« Mon seul défaut, c’est d’être patron »
Avec son groupe EvoTech, Anthony Gavend emploie 16 personnes dans les Landes. Crédit photo : AI Days Brest
Inventeur, entrepreneur, employeur et père de famille, Anthony Gavend crée de la valeur dans le département des Landes. Pourtant, il n’arrive pas à trouver un logement en raison de son statut de chef d’entreprise.
Insatiable inventeur, Anthony Gavend entreprend sans cesse. Dans le département des Landes où il a grandi, il innove dans la robotique et l’intelligence artificielle. À la tête du groupe EvoTech, il emploie seize collaborateurs à Saint-Geours-de-Maremne et ses innovations sont reconnues en France comme à l'international. Le tableau serait presque parfait si le chef d’entreprise ne rencontrait pas une difficulté majeure. Sur le territoire où il crée de la valeur, il n’arrive pas à se loger.
Fidèle aux Landes, l’homme vivait jusque récemment dans une maison familiale en Chalosse, près d’Amou. Ne voulant plus faire une heure de route pour se rendre tous les jours à Domolandes, le chef de famille se met en quête d’un logement dans le secteur de Saint-Geours-de-Maremne. Très vite, il se trouve confronté à la réalité du marché. Attractivité du territoire, hausse des taux d’intérêt, augmentation des coûts de construction… Les facteurs sont multiples et convergent tous vers une crise du logement. « C’est un phénomène que je connaissais, j’entendais mes employés en parler et je vis maintenant ce parcours du combattant ».
Entrepreneur, profil à risque
En tant qu’employeur, Anthony Gavend avoue avoir « raté plusieurs opportunités de recruter des talents, faute de logement ». Désormais, la problématique opère sur sa propre famille. « Même avec 3,7 fois le montant du loyer, notre dossier ne passe pas », constate-t-il. La raison réside dans le statut professionnel du candidat locataire. « En tant que chef d’entreprise, je suis considéré comme profil à risque. En plus, ma femme est également chef d’entreprise, donc c’est double risque ».

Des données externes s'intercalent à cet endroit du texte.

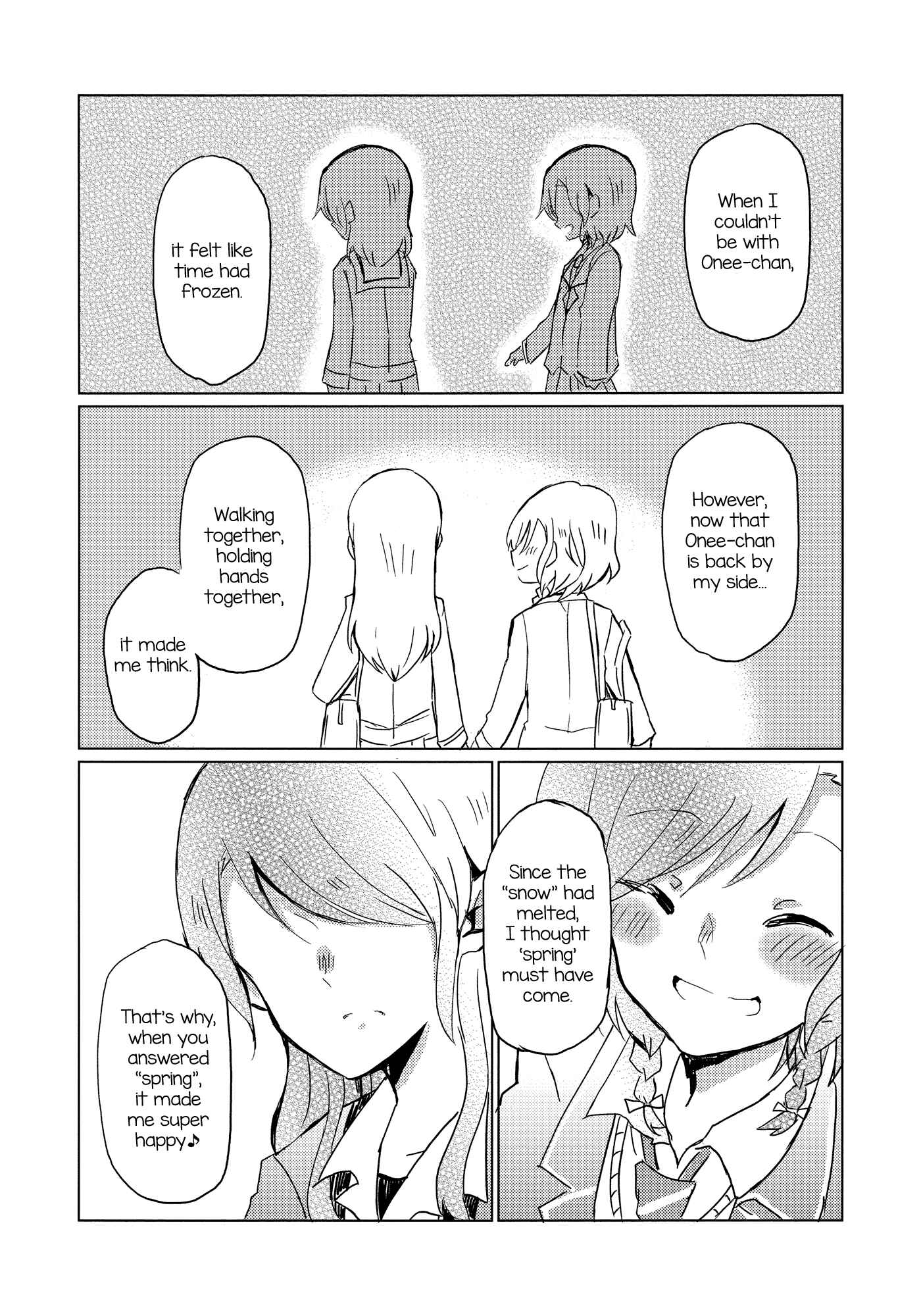 Page 4 Chapter 12 BanG Dream! - Jouju ~Omoi ga Tsunagatta hi~ (Doujinshi)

Lorsqu’il postule sur des logements, le processus est toujours le même. « Sur la cinquantaine de candidatures, notre dossier n’est jamais retenu ». À son profil, lui seront toujours préférés des fonctionnaires en mutation ou des personnes en télétravail avec des bulletins de salaires. La déconnexion entre le montant des loyers demandés et le niveau des salaires locaux provoque un mécanisme nocif. « Les locaux sont désavantagés », estime le Landais. D’autant plus que les agences immobilières se réfugient derrière les exigences de la garantie de loyers impayés. Au final, « les agences gèrent de manière déshumanisée, en privilégiant systématiquement les revenus fixes et les profils lointains…».
« Papa, on n’a plus d’argent ? »
La problématique du logement n’est pas nouvelle, mais elle se trouve exacerbée depuis la crise Covid. « Cela fait des années qu’on en parle, mais que fait-on vraiment sur le territoire ? », s’interroge l’entrepreneur. « Nous vivons sur une zone attractive mais si on veut des familles sur le territoire, il faut mettre en place une politique drastique pour que les Landais puissent se loger ».
Depuis des années, Anthony Gavend participe au développement du territoire. Aujourd’hui, le cœur gros, il se sent fatigué. « Quand je vois ce que je paie, ce que j’apporte, je me dis qu’il faut vraiment s’accrocher pour être entrepreneur dans ce pays, c’est très compliqué ». Devant la difficulté de trouver un logement de longue durée, il a dû se rabattre sur un meublé. « J’ai pris un bail mobilité que je devrai quitter au mois de juin 2026 ». Face à cette situation, ses enfants s’interrogent. « On n’a plus d’argent papa ? », lui demandent-ils. « J’ai des revenus, une boîte qui tourne, des bilans positifs, tout est au vert. Mon seul défaut, c’est d’être un patron ».